■ **Text excerpt**
** BEGIN **
Just to add to the list of food failures...I thought I would make a smooth that someone on Facebook posted and said it was great.  News Flash:  It was not.  I can eat almost anything, but this was definitely not pleasing.  A little too gritty.  Having said that, Dear One ate his whole serving!

This is what was in it:

1/2 cup frozen strawberries
1/2 cup frozen cherries
2 Tablespoons lemon juice
1 Tablespoon ground flax seeds
1 teaspoon chia seeds
3 ounces firm tofu, chopped
1 cup almond or other plant milk

Put everything except the almond milk in your sturdy blender (if the frozen strawberries were very large, chop them somewhat).
Healthy smoothie, if you can take it...

Pour the milk on top and blend well.  It makes a nice thick smoothie.

WELL....it was not the best. It was certainly good for you, BUT the taste was not the best.  For one thing, I did not have blueberries which were actually called for in the recipe. 

For the main problem:  we are accustomed to orange juice-based smoothies.  Having an almond milk-based smoothie did not work for our tastes.  You may love it. 

Friday, November 11, 2016

Food Friday: Breakfast Salad

Yesterday I woke feeling like salad.  So I made one.  For breakfast.  It was a large salad (Dr. Michael Greger's  Daily Dozen App calls for a large salad every day.) No,  actually it was a gigantic salad.

This is what was in it:

2 handfuls of chopped romaine lettuce
1 very large handful baby arugula
1 medium head of raw broccoli chopped, including stem
1/4 small red onion finely sliced
1/3 cup chopped cooked red beets (don't I feel virtuous about eating those!!!)
1/2 cup cooked garbanzo beans
Some Vidalia Viniagrette salad dressing

I forgot the ground flaxseed meal I planned to put on top.

I tossed all this together and managed to eat it all.  I woke up this morning 3 pounds lighter!!  That may have had something to do with the fact that I ate one medium/large baked-in-the-microwave russett potato and one Tofurky kielbasa link (seasoned with a little General Tso's sauce) for my other meal for the day.  Plus a good bit of water.

This was Day One of my 10-day goal of eating totally plant-based foods.  We will see if I can get beyond the first day.  Not as easy as one might expect.

The idea for the 10-Day plant-based eating came this time from Dr. McDougall's webpage.   If you go to this page and look at the column on the right you will see 10-Day Meal Plan.  It is the same thing he uses in his very expensive residential program.  Click on that plan and download a PDF of his recipes.  They mostly seem reasonable to me, though because they are different from our "usual" I will probably have trouble selling them to the local family.  Oh well. I can become healthier....

Breakfast Salad!  Yummy.

Thursday, November 10, 2016

Garden 2016: Put To Bed

Today I finally went out to finish up putting the garden to bed for 2016.  It is now done.  Well, except for putting away the last of the garden hoses. I somehow imagined that Dear One was going to wash the car one more time this fall (not that I wanted him to do that, he just seems to do that sort of thing pretty often), but he says no.  Yay.  One more thing can be taken care of before the snow falls.

Front garden put to bed
Side garden put to bed
These gardens do not look appreciably different from the last picture I posted, but underneath they are much happier. I took our four-tined garden fork and fluffed the hay.  I am just certain the soil underneath is happier.  The last of the kale is also happy to have warm feet.  I will probably harvest that in the next couple of days.  I think I will plant more kale next year. I love that stuff.  Now that I know how to raise and, more importantly, harvest it, I am a very happy lady.
** END **
■ **Written request A**
Repeat, word for word, the part of the food and garden post that opens with the words containing "Today I finally" and closes with "the snow falls.".

■ **Items**
** BEGIN **
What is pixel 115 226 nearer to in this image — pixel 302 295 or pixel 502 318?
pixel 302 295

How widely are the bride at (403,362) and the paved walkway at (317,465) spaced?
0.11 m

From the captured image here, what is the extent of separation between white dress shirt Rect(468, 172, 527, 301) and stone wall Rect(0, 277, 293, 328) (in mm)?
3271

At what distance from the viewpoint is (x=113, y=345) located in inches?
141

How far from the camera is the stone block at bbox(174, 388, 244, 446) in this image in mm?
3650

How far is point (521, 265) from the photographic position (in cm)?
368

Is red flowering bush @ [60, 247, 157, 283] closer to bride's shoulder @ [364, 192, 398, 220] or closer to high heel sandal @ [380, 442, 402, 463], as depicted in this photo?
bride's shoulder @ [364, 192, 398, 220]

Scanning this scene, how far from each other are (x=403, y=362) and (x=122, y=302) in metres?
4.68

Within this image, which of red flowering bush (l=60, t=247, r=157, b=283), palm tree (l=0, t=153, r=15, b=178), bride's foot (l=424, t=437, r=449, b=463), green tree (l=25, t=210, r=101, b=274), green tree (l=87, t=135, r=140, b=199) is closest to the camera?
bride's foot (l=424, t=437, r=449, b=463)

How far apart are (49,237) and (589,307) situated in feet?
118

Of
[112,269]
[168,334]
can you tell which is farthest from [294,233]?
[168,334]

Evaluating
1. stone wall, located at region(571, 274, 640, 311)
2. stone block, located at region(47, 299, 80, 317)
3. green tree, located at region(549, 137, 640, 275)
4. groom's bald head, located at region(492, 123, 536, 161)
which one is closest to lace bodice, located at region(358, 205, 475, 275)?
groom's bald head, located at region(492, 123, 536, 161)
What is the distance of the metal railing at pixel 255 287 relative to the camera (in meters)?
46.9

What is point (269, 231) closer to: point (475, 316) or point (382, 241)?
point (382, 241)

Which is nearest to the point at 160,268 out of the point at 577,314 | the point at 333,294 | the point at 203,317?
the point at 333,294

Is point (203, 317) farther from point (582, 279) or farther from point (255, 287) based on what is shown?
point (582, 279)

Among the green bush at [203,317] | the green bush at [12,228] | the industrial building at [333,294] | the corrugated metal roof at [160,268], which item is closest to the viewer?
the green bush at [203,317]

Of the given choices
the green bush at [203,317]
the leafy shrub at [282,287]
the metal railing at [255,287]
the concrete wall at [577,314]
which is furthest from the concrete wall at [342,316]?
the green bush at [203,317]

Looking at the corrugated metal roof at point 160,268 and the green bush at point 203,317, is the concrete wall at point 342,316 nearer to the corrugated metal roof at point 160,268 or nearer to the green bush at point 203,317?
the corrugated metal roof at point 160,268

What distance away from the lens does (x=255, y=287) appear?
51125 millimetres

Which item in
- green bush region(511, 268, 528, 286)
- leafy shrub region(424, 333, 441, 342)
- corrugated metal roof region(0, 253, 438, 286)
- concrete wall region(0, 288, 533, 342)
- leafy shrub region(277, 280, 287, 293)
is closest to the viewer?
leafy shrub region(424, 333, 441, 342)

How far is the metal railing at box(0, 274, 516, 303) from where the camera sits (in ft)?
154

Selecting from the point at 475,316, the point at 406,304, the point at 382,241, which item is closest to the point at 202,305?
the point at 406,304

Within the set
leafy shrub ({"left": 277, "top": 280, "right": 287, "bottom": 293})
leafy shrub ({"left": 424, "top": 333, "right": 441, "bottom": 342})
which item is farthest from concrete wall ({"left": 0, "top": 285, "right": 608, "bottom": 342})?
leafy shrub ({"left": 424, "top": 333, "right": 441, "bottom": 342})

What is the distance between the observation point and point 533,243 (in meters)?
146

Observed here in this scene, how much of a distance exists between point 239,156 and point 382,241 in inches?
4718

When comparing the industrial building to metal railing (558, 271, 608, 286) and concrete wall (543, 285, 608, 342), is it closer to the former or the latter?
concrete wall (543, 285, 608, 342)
** END **
** BEGIN **
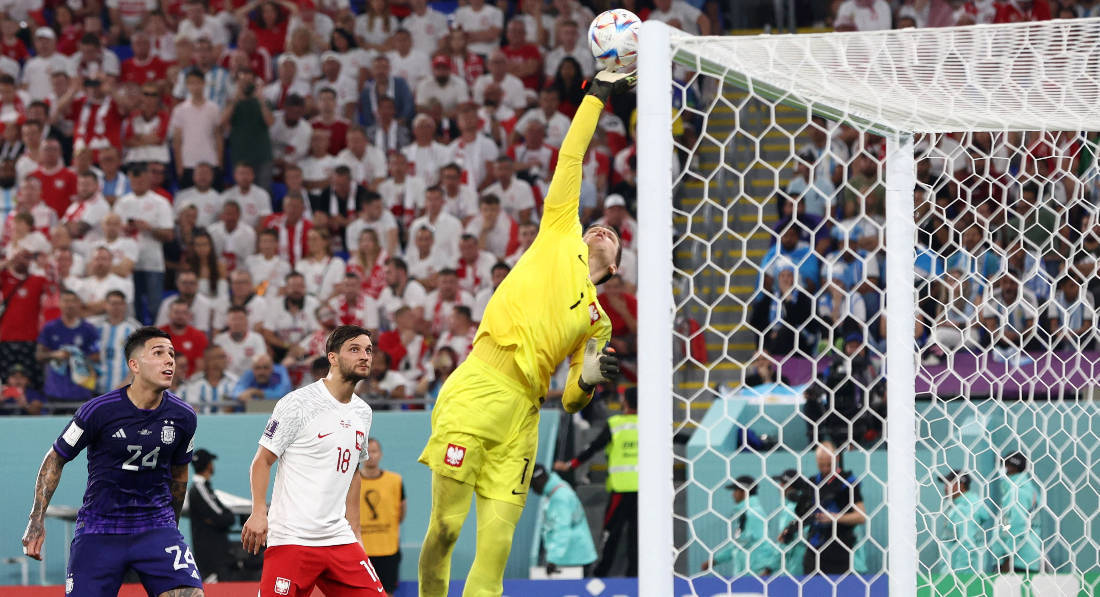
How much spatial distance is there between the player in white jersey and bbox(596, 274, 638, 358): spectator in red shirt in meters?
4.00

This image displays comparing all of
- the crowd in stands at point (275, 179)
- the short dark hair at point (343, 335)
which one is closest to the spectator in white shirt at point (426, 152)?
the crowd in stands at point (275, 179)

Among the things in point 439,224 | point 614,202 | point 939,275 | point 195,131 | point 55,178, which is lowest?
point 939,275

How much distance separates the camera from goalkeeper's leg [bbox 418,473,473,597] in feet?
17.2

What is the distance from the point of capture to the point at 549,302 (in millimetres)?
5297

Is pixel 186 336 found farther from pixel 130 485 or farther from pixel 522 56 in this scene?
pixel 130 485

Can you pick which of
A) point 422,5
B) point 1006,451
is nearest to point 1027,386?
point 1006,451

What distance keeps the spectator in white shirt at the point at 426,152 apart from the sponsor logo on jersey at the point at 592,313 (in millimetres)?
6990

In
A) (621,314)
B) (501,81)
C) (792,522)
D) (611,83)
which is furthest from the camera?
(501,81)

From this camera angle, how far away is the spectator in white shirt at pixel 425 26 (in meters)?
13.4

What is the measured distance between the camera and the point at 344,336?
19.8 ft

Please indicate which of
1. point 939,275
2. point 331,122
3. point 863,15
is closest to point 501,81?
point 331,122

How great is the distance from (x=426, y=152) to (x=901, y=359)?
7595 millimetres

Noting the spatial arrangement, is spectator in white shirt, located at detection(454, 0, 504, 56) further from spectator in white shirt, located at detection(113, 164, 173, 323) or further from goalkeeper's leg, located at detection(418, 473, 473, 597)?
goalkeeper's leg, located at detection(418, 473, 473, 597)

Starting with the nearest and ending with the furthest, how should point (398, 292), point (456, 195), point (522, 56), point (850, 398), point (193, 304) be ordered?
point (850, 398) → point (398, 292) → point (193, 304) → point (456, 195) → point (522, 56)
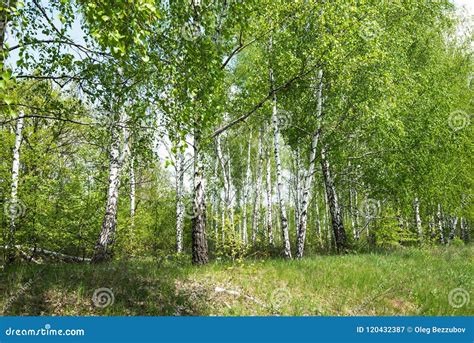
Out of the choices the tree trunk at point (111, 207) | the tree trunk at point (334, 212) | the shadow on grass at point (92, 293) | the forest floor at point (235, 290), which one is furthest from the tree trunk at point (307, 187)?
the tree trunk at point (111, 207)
** END **
■ **Written request B**
Render the part of the listing that opens with the line containing "How much distance" and closes with the line containing "7595 millimetres" as a JSON list of strings, one string per line, with both end lines included and blank lines left out.

■ **Result A**
Today I finally went out to finish up putting the garden to bed for 2016.  It is now done.  Well, except for putting away the last of the garden hoses. I somehow imagined that Dear One was going to wash the car one more time this fall (not that I wanted him to do that, he just seems to do that sort of thing pretty often), but he says no.  Yay.  One more thing can be taken care of before the snow falls.

■ **Result B**
[
  "How much distance separates the camera from goalkeeper's leg [bbox 418,473,473,597] in feet?",
  "17.2",
  "What is the distance from the point of capture to the point at 549,302 (in millimetres)?",
  "5297",
  "Is pixel 186 336 found farther from pixel 130 485 or farther from pixel 522 56 in this scene?",
  "pixel 130 485",
  "Can you pick which of",
  "A) point 422,5",
  "B) point 1006,451",
  "is nearest to point 1027,386?",
  "point 1006,451",
  "What distance keeps the spectator in white shirt at the point at 426,152 apart from the sponsor logo on jersey at the point at 592,313 (in millimetres)?",
  "6990",
  "In",
  "A) (621,314)",
  "B) (501,81)",
  "C) (792,522)",
  "D) (611,83)",
  "which is furthest from the camera?",
  "(501,81)",
  "From this camera angle, how far away is the spectator in white shirt at pixel 425 26 (in meters)?",
  "13.4",
  "What is the measured distance between the camera and the point at 344,336?",
  "19.8 ft",
  "Please indicate which of",
  "1. point 939,275",
  "2. point 331,122",
  "3. point 863,15",
  "is closest to point 501,81?",
  "point 331,122",
  "How great is the distance from (x=426, y=152) to (x=901, y=359)?",
  "7595 millimetres"
]